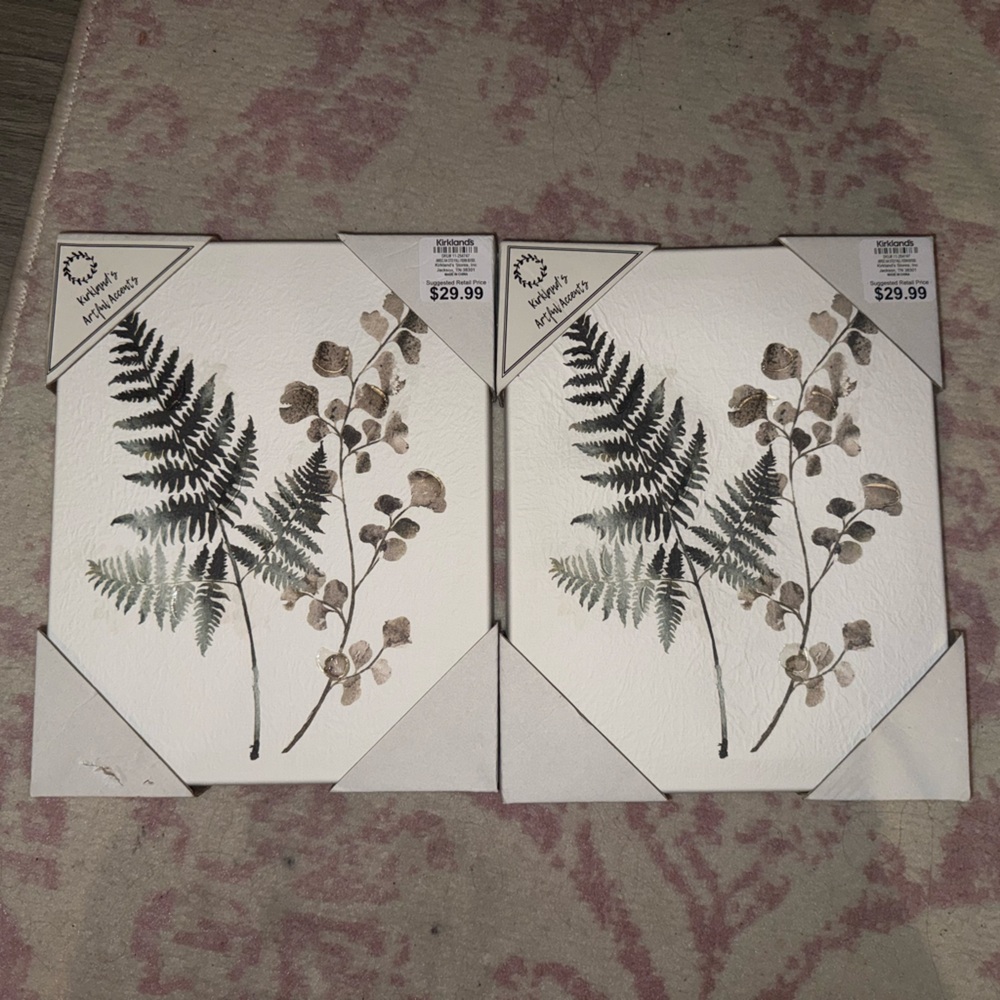 8 X 10 Wall Art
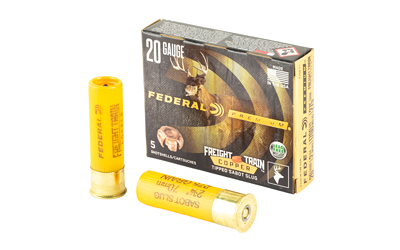 FED FRT TRN 20GA 2.75 275GR SLG 5/50 — view 1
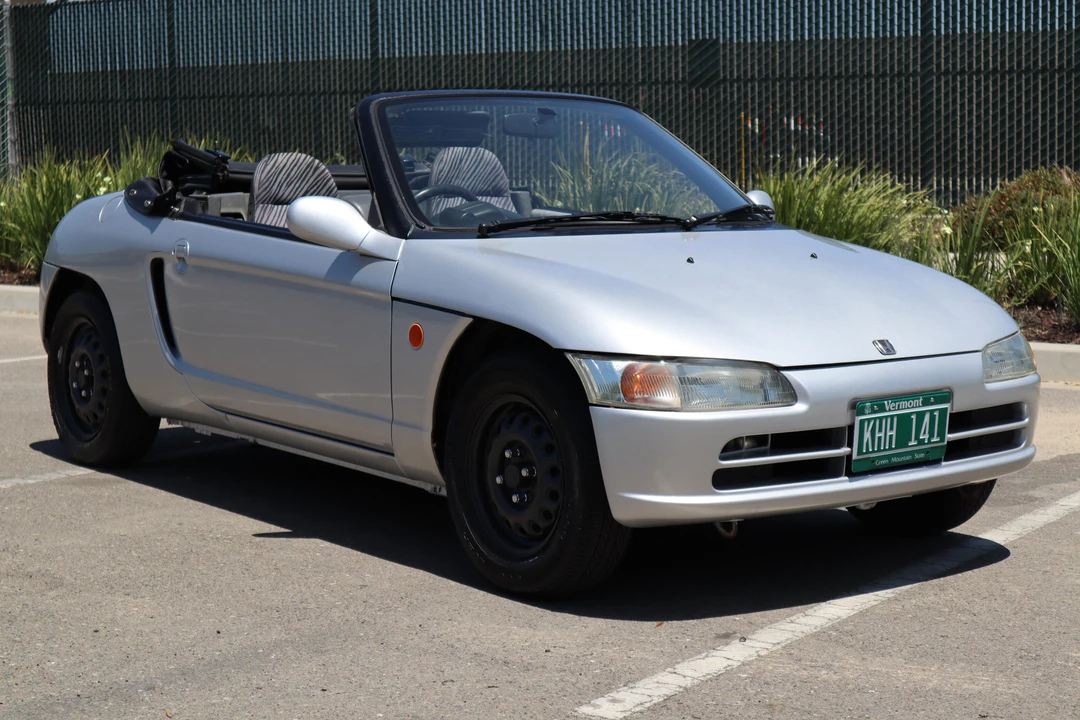 1991 Honda Beat - Image 23 of 31
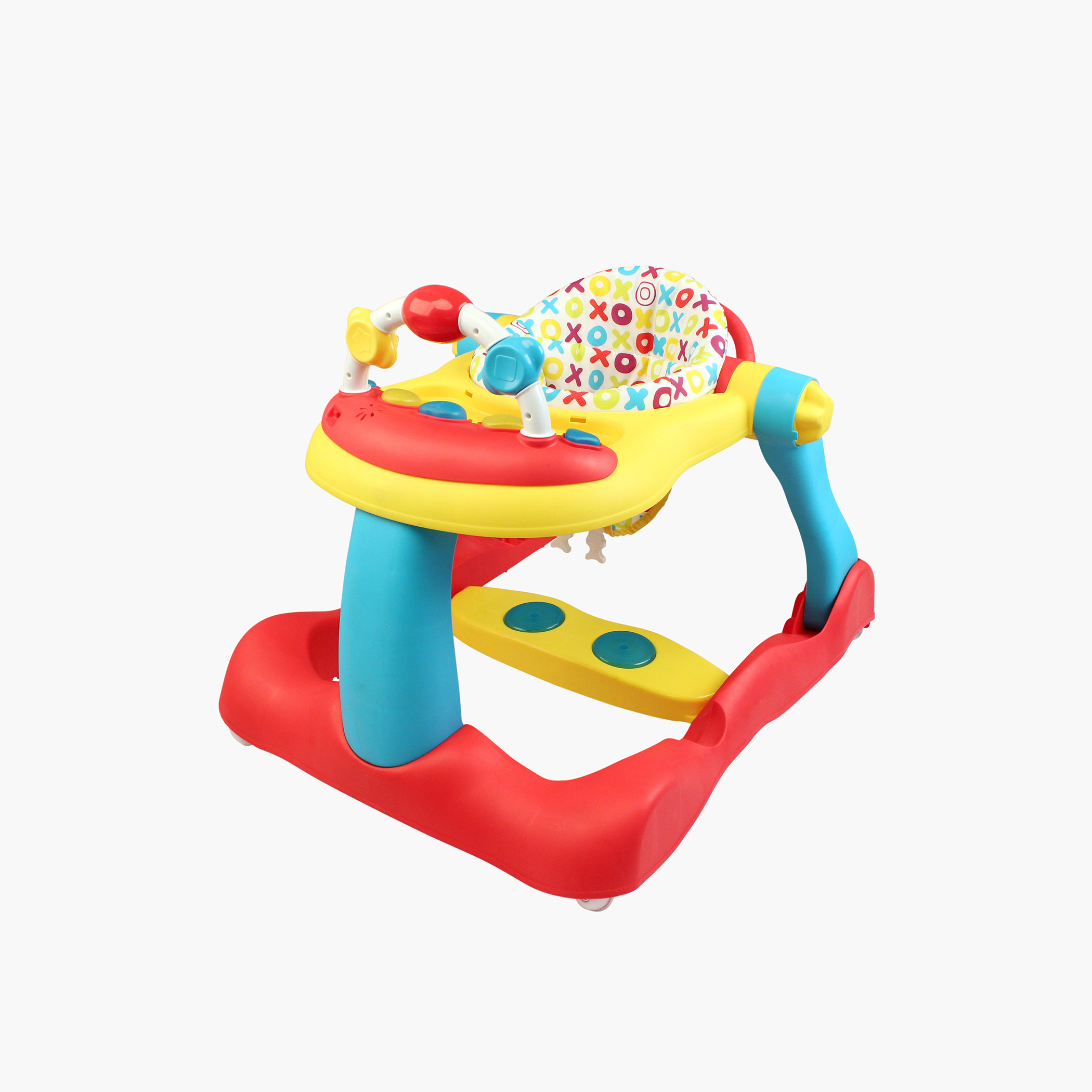 Buy Creative Baby Abner 3 n 1 Bounce Baby Walker Online Babyshop KSA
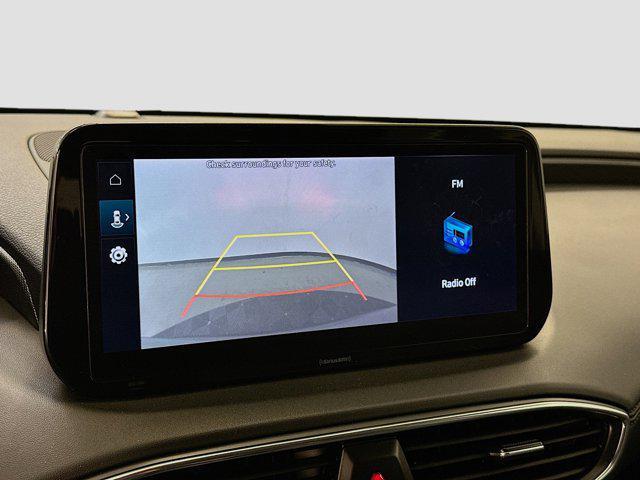 used 2023 Hyundai Santa Fe car, priced at $22,496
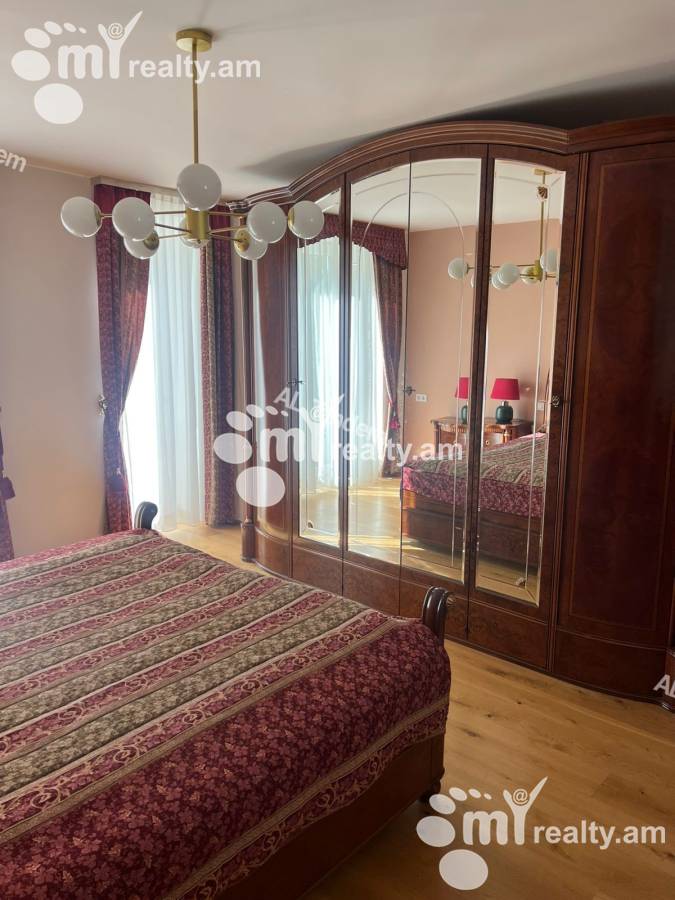 Снять 4 комнатную квартиру Мамиконянц ул, Арабкир Ереван, 158202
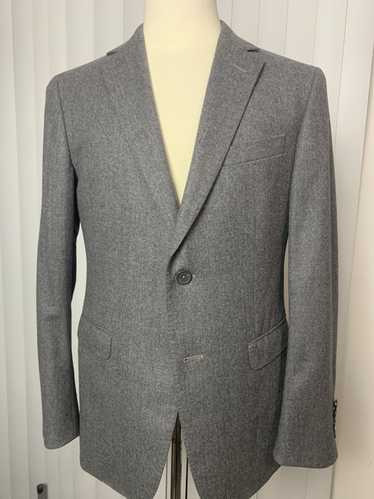 Z Zegna Grey Zegna Suit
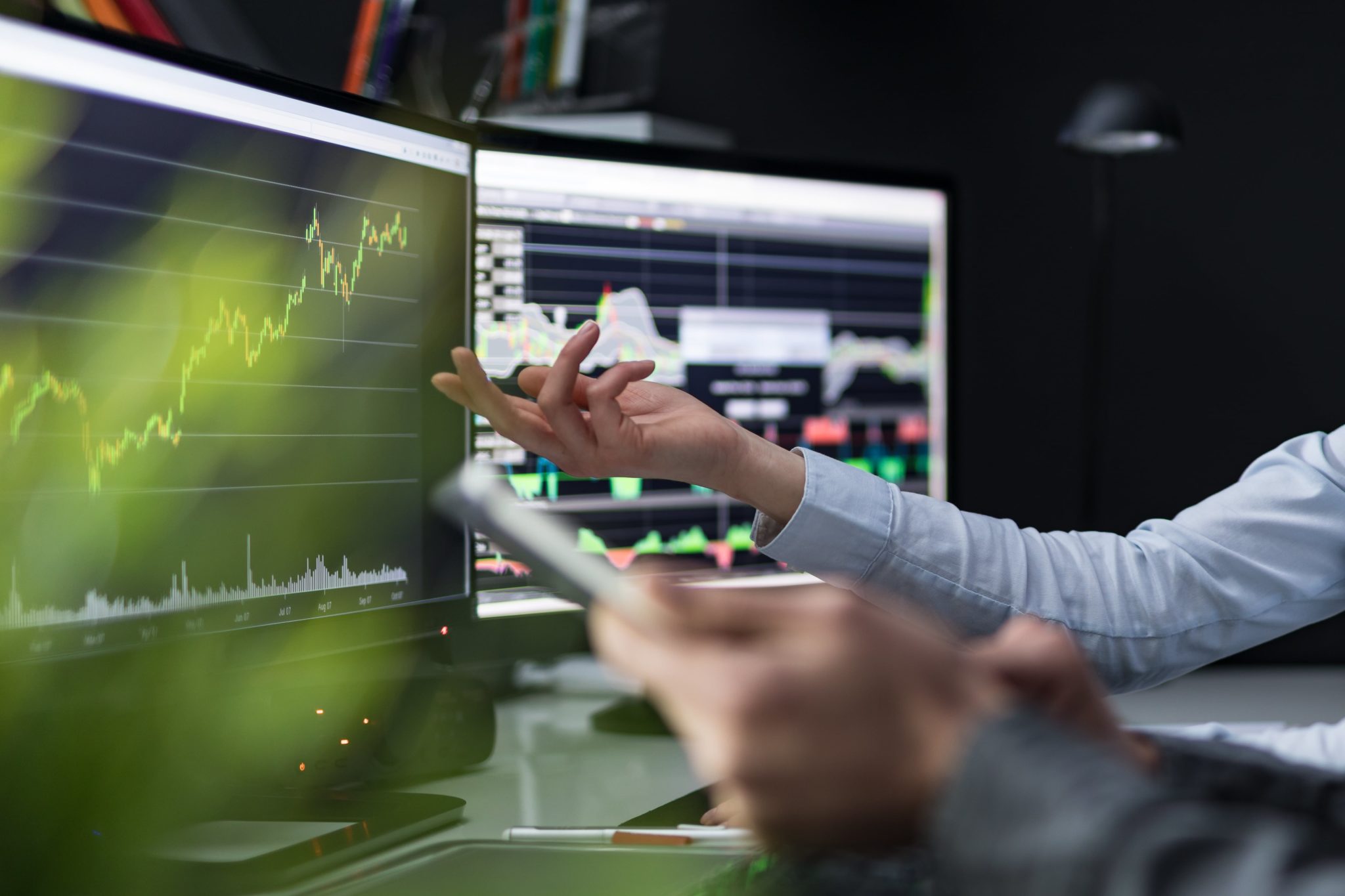 Image showcasing Market Insights - Hartree Solutions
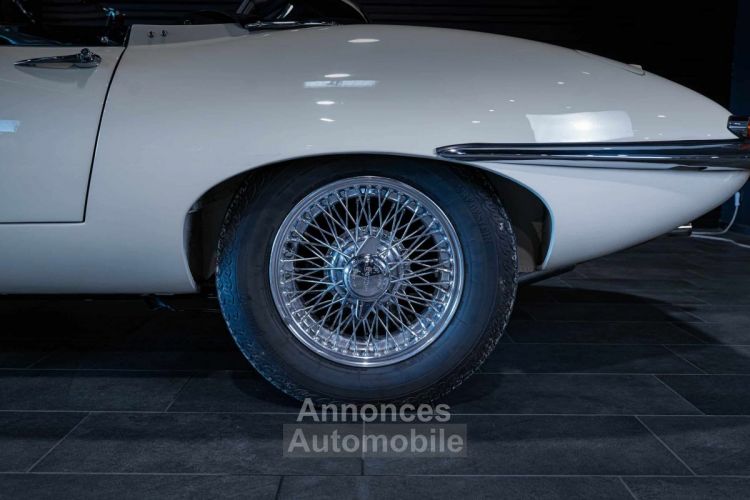 Jaguar E-Type Type E 4.2l - <small></small> 145.900 € <small>TTC</small> - #25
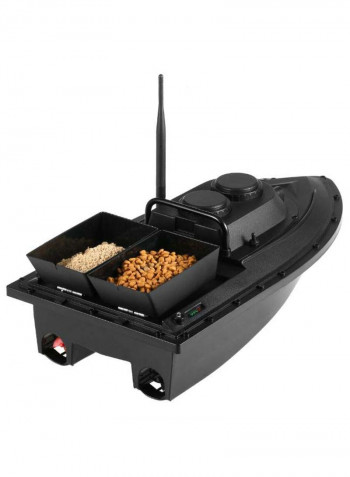 Wireless RC Fishing Bait Boat With Remote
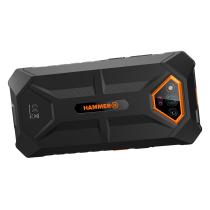 Telefono movil smartphone rugerizado hammer iron v 6gb + 6gb + 64gb naranja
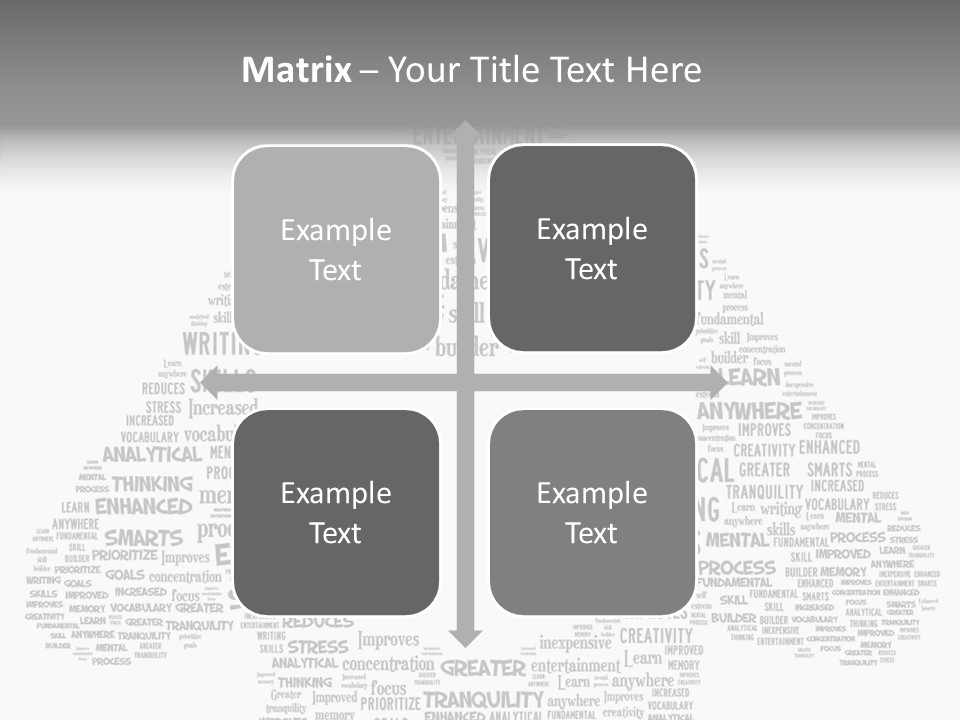 Collage Hobby Inexpensive PowerPoint Template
.....
**Task prompt:** Write out the text of all twelve items above word for word, without the pictures.

**Response:**
 8 X 10 Wall Art
 FED FRT TRN 20GA 2.75 275GR SLG 5/50 — view 1
 1991 Honda Beat - Image 23 of 31
 Buy Creative Baby Abner 3 n 1 Bounce Baby Walker Online Babyshop KSA
 used 2023 Hyundai Santa Fe car, priced at $22,496
 Снять 4 комнатную квартиру Мамиконянц ул, Арабкир Ереван, 158202
 Z Zegna Grey Zegna Suit
 Image showcasing Market Insights - Hartree Solutions
 Jaguar E-Type Type E 4.2l - <small></small> 145.900 € <small>TTC</small> - #25
 Wireless RC Fishing Bait Boat With Remote
 Telefono movil smartphone rugerizado hammer iron v 6gb + 6gb + 64gb naranja
 Collage Hobby Inexpensive PowerPoint Template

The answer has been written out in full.